Yeah, right. Perhaps you should step over to a very non-judgmental description of hybrids and heirlooms right here; read it, get educated, then come on back.
Okay. Here’s the deal: I love heirlooms. Heirloom, or open-pollinated, or standard plants (the names are interchangeable) appeal to me on many levels. I am naturally thrifty, so having a plant whose seed I can save and perpetuate puts these puppies in the LIKE category for me: I will go through the trouble of growing seed if it spares me from buying them year in and out. I enjoy the natural variation found in a planting of seed: they’re not all exactly alike, either as seedlings, as growing plants or as the yield of seeds (fruits) they produce…close, but no cigar. This slight variation enables me to save seed from the plant whose qualities most appeal, whilst eating its slower-growing or smaller or leafier siblings…very nice, especially in a row of, say, cabbage, when having 18 heads of F1 plants ready and huge right now is more burden than blessing. I’d prefer the variation of the small, the big, the wooly and the sprouting.

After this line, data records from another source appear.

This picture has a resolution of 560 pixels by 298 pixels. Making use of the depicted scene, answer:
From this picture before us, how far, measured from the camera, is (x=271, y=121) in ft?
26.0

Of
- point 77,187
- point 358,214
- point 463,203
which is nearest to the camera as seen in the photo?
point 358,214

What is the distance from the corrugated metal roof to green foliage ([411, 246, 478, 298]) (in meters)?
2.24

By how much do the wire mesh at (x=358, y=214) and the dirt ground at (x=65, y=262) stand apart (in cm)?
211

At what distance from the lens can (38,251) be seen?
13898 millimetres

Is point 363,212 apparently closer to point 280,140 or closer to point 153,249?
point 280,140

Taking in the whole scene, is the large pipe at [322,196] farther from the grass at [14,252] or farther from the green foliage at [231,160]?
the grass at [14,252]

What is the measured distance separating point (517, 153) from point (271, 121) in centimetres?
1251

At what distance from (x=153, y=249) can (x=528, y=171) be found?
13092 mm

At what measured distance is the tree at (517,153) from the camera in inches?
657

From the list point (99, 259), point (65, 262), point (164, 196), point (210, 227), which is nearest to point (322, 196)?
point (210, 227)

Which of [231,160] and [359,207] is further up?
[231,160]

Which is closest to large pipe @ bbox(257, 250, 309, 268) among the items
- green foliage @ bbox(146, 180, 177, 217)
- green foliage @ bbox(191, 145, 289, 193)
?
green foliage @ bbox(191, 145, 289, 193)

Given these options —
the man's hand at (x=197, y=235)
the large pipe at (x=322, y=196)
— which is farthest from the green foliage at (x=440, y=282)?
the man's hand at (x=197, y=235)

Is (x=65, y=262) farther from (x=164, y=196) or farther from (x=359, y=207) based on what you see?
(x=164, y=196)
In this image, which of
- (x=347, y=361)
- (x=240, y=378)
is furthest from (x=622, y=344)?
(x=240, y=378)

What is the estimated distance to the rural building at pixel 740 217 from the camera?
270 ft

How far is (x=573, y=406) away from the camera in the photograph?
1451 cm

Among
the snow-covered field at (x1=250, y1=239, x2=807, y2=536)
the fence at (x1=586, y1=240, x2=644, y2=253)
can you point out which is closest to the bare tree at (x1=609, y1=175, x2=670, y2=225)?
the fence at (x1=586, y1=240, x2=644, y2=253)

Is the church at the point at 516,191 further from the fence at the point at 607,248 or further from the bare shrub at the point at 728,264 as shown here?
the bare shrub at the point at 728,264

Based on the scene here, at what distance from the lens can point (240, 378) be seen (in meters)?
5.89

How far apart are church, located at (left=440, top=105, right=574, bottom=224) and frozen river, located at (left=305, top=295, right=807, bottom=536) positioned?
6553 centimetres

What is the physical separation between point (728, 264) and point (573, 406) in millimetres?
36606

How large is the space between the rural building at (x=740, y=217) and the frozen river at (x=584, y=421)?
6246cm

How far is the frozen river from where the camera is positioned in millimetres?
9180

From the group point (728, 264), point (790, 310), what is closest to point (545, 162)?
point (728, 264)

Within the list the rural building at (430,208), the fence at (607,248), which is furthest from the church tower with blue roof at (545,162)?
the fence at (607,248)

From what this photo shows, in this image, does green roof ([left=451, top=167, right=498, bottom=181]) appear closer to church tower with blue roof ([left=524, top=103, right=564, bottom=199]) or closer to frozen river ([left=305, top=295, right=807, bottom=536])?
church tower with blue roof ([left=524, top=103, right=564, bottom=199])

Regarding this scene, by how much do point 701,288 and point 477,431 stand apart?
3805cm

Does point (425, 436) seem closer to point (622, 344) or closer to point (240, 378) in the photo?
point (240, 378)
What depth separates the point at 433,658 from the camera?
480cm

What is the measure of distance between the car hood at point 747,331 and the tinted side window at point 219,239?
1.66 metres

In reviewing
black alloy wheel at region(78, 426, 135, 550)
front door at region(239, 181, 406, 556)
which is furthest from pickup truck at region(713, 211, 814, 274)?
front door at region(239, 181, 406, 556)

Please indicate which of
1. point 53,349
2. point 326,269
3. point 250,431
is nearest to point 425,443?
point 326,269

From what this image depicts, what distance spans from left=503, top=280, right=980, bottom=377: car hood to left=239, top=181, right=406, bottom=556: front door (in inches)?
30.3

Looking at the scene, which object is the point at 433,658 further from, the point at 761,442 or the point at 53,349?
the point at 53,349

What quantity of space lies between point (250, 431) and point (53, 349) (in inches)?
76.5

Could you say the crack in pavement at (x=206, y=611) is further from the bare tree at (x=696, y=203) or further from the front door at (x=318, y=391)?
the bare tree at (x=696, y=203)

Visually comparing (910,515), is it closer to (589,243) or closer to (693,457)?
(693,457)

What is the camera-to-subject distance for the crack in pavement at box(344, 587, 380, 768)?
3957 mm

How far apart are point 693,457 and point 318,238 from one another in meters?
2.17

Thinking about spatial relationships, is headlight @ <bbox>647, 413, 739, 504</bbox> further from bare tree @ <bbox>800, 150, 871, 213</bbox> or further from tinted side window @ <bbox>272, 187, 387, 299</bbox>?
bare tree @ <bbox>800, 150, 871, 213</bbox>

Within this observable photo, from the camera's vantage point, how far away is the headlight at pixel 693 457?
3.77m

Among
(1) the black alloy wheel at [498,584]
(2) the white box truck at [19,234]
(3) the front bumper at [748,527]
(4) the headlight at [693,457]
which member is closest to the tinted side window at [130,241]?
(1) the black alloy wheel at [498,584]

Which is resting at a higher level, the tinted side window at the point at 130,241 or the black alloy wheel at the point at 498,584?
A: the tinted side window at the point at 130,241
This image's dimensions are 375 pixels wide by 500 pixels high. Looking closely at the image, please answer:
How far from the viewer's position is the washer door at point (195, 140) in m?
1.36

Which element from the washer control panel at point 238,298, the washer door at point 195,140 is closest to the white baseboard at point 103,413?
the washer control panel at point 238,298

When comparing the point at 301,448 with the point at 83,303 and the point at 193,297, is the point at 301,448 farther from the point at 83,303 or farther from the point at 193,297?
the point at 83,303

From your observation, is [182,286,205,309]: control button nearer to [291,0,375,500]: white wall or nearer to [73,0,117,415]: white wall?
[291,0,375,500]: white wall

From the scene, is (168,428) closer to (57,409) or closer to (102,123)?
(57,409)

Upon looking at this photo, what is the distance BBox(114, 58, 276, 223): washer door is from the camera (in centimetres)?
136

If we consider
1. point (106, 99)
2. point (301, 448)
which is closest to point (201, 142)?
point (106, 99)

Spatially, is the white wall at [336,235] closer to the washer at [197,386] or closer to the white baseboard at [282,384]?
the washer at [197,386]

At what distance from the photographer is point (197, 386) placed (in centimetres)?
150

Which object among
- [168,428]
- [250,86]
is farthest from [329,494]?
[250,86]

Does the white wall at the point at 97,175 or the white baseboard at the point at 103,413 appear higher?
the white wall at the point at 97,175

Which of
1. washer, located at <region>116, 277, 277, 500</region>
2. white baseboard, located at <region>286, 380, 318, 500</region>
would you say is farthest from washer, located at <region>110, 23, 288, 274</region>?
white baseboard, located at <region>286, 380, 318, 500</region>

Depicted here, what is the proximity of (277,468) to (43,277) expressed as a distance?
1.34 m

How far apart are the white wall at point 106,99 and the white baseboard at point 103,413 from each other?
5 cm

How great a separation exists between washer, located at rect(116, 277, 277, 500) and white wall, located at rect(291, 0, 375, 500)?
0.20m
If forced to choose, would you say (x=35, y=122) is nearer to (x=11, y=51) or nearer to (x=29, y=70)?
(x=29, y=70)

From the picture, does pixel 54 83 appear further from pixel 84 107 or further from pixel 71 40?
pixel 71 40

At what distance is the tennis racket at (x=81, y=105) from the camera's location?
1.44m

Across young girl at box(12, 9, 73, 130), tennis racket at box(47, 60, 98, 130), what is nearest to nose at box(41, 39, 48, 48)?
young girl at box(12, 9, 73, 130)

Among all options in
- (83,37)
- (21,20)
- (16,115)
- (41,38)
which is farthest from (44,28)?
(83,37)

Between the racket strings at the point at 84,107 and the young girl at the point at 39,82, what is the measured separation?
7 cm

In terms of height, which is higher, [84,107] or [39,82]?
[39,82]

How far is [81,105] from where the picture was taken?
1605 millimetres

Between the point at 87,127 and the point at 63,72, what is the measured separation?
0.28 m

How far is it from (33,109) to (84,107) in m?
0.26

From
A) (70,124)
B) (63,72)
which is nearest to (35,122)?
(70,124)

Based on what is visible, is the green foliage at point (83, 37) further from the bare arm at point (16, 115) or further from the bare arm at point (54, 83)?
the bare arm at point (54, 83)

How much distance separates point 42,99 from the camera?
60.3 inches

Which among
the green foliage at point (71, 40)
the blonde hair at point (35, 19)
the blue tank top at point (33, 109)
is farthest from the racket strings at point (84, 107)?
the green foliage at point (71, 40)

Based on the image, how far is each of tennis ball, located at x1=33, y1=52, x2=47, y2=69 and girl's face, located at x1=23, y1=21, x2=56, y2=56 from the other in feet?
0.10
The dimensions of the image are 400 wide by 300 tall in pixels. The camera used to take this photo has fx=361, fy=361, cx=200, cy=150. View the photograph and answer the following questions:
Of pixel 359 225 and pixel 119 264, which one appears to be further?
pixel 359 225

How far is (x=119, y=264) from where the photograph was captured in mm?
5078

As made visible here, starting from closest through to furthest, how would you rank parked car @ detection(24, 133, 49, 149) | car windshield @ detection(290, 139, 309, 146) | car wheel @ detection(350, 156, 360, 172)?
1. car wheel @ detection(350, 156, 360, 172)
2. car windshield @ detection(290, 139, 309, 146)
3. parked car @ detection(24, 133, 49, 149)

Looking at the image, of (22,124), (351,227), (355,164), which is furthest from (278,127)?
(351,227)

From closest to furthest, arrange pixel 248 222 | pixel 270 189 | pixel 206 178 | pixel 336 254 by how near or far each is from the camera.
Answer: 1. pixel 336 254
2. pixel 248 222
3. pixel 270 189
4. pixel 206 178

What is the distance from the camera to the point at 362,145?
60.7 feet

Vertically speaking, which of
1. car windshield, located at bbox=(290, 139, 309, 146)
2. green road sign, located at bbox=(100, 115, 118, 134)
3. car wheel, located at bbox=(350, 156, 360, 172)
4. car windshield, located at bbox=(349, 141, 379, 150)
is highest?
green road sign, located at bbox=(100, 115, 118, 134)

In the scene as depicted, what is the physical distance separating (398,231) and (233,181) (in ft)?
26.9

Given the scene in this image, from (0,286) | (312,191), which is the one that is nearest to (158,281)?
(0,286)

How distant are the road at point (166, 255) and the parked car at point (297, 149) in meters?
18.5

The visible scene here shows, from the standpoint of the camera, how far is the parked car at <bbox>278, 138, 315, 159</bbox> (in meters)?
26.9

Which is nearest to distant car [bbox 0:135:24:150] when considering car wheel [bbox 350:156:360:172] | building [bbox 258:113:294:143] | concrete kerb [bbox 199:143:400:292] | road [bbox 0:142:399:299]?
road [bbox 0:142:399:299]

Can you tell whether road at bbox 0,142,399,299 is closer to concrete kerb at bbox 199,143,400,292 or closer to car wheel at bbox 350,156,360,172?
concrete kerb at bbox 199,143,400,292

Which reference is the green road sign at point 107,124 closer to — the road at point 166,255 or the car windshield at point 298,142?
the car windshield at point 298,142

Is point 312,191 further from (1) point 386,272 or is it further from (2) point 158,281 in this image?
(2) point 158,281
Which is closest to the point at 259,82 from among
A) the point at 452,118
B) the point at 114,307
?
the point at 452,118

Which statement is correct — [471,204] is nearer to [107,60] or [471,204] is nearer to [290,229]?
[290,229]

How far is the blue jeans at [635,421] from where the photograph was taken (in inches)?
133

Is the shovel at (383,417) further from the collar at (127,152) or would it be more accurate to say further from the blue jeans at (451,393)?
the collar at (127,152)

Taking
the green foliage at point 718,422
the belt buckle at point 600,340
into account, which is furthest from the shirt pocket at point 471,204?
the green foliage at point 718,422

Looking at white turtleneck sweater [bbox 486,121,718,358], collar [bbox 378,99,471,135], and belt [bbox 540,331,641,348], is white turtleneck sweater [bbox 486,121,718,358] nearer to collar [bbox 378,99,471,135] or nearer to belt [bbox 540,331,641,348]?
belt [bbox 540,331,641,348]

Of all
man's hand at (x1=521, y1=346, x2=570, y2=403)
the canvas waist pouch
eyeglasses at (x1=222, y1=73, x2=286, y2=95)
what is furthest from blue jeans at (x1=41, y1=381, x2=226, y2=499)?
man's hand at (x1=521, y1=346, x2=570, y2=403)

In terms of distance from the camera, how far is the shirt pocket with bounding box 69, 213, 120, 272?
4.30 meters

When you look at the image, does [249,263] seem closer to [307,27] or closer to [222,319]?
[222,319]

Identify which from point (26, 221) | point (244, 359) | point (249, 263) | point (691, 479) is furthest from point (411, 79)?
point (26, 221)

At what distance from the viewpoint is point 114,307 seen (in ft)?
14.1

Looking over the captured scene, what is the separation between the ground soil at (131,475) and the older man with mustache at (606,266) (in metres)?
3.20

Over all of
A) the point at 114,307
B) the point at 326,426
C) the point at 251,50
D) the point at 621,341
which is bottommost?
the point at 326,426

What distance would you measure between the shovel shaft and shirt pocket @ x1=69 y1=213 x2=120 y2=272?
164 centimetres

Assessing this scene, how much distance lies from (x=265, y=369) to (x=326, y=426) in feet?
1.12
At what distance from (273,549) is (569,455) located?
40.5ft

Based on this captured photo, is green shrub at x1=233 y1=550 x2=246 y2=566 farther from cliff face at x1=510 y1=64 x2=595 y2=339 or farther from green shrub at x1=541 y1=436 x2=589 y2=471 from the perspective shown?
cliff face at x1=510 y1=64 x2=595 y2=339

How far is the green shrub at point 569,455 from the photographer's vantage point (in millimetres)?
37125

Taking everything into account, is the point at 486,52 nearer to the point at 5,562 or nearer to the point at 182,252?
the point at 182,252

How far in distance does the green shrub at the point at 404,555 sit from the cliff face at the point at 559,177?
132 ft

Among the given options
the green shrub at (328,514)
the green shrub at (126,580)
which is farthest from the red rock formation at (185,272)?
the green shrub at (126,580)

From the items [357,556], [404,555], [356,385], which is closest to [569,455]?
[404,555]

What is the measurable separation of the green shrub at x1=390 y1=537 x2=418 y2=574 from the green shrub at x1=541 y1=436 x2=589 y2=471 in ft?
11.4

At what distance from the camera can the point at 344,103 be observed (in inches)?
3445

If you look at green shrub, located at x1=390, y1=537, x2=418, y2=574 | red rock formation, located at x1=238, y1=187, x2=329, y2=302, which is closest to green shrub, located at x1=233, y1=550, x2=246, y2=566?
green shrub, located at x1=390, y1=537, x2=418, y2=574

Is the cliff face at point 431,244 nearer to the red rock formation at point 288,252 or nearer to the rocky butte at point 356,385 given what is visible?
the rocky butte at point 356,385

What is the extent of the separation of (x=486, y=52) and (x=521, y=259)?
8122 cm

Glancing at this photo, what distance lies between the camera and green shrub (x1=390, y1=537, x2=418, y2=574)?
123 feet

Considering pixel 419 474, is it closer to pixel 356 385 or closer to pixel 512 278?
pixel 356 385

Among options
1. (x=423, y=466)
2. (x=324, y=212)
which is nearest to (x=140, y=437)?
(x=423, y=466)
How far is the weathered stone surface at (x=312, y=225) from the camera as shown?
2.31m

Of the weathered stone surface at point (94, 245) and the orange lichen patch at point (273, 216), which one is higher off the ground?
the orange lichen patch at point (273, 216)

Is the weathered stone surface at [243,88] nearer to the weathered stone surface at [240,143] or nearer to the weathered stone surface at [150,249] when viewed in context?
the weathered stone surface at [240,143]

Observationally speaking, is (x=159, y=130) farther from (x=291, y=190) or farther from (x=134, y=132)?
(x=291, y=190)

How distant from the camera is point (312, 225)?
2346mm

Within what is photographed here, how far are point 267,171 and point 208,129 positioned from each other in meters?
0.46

(Not all heirloom seed produces such crazed variation. I’m generalizing here as there are loads of other factors all along the plants’ growth that could cause those differences. Also, I like to pick on cabbages.)
My other insistence on heirlooms has to do with the vast gene pool from which they spring. When I picked up a copy of The Vegetable Garden (web version here) about ten years ago I began to understand just how few varieties of open-pollinated seed are available to home gardeners today. The more I looked into it the more ill I became by how little of that seed heritage remains. Here’s a graphic that should shock you:
which can be found in a probably more legible view at National Geographic, make sure you read its attendant article too. We’ve squandered our inheritance, it seems to me, with our happy pursuit of Early Girls and Big Boys.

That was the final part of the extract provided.